O escritor peruano alarga a sua reflexão à Europa Ocidental e considera que as coisas nesse contexto não foram muito diferentes. “Os desastres de sua história são abundantes – frisa - e quase não há suicidas entre seus dirigentes. Os que tiram a própria vida costumam ser bandidos, empresários em bancarrota, pessoas desesperadas que fogem da miséria e da fome. Sócrates não tinha problemas econômicos; pelo contrário, seus discípulos arcavam com seus gastos e de sua família, ainda que ele comesse muito pouco e não bebesse quase nada. Tinha um amor desmedido por Atenas, sua cidade natal, e acreditava que ela e todas as cidades mais importantes do mundo desenvolviam paralelamente sua existência real, como um duplo ou fantasma, ainda mais importantes que elas mesmas, e a quem os cidadãos deviam lealdade” [Vargas Llosa, “A morte de Sócrates”, art. cit.].

No final do seu belo artigo, Mario Vargas Llosa, pergunta pelo exemplo que Sócrates deixaria para o mundo de hoje, especialmente aos jovens. E responde: “De que, em certos casos, a morte vale mais que a vida, sobretudo quando se trata de servir a esses deuses ocultos que dirigem a vida humana, ou de dar um exemplo de desprendimento aos viventes. E, principalmente, o da dignidade com que se conformou em respeitar leis (em) que certamente não acreditava porque o mundo, ou, pelo menos, a cidade, deveria ter uma ordem que a fizesse funcionar, uma estrutura à que os mortais deveriam obedecer, ainda que fosse contra os seus interesses pessoais, pois era a única maneira para a civilização substituir a barbárie e a humanidade ir aprendendo e superando-se a si mesma, até alcançar aquela dignidade moral que nos faria superiores. Isso certamente não é válido hoje, pois graças às suas bombas atômicas, um punhadinho de países poderia fazer desaparecer todos os mortais e acabar com o planeta que habitamos. Sócrates, quando bebeu a cicuta, não conseguiu imaginar que, um dia, o mundo seria mais frágil e vulnerável do que aquele que, 25 séculos atrás, chamavam de civilização” [Vargas Llosa, “A morte de Sócrates”, art. cit.].

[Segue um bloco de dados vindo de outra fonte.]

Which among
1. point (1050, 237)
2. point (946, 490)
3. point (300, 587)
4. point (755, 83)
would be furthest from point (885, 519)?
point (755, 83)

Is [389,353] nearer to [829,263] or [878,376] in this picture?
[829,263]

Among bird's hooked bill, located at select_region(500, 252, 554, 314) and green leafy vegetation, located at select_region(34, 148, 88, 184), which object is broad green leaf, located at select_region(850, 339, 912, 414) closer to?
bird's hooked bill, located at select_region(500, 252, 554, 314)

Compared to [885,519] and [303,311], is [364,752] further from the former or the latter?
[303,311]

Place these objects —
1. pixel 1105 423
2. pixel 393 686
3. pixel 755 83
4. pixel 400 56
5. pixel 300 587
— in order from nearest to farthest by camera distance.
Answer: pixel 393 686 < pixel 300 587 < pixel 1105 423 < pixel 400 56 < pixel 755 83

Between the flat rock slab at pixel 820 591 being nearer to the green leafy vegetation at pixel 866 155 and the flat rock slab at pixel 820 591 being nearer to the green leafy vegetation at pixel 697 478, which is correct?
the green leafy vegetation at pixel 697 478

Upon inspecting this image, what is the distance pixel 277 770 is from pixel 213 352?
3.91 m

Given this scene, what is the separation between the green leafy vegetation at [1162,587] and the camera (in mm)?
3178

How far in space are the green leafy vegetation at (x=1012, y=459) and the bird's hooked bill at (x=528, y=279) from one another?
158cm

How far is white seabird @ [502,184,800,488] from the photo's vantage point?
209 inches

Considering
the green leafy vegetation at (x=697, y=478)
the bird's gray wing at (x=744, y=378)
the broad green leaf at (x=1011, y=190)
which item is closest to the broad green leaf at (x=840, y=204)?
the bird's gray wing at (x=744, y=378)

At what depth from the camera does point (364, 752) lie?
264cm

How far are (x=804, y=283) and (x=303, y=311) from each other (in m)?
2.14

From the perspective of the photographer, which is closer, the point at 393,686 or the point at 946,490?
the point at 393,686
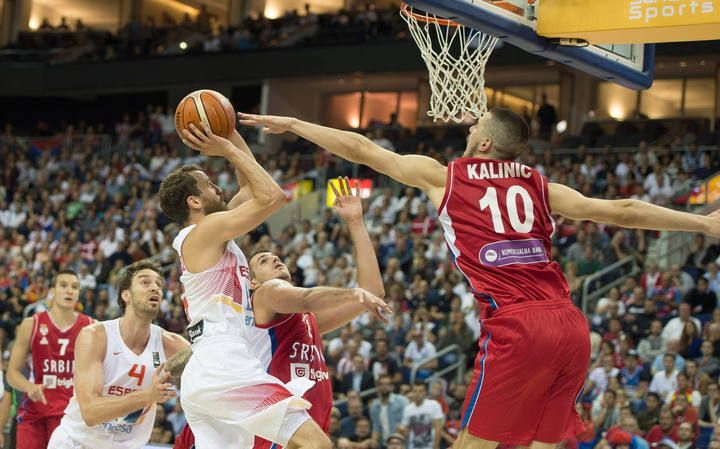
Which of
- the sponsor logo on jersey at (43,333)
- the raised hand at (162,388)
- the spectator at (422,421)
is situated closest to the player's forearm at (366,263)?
the raised hand at (162,388)

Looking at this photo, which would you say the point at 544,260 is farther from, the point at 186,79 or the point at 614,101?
the point at 186,79

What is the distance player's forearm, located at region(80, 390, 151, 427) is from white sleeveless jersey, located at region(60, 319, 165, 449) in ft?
0.81

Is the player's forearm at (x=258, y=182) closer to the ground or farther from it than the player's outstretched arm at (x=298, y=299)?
farther from it

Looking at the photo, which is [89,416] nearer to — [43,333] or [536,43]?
[43,333]

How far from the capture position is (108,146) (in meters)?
24.5

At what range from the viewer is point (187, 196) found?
17.2ft

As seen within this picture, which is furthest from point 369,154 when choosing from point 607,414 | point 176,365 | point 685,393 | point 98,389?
point 685,393

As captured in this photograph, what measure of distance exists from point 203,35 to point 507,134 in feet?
76.2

Uma palavra para terminar esta breve resenha do artigo de Vargas Llosa. O pensamento socrático fecundou a filosofia ocidental com a sua meditação sobre a moral. Esta, como no cristianismo, ancora no interior do indivíduo, é fruto da sua consciência e da sua responsabilidade. Foi, certamente, Immanuel Kant (1724-1804) quem explicitou, de forma sistemática, essa saga nas suas obras dedicadas à ética e à política, notadamente A paz perpétua (1795).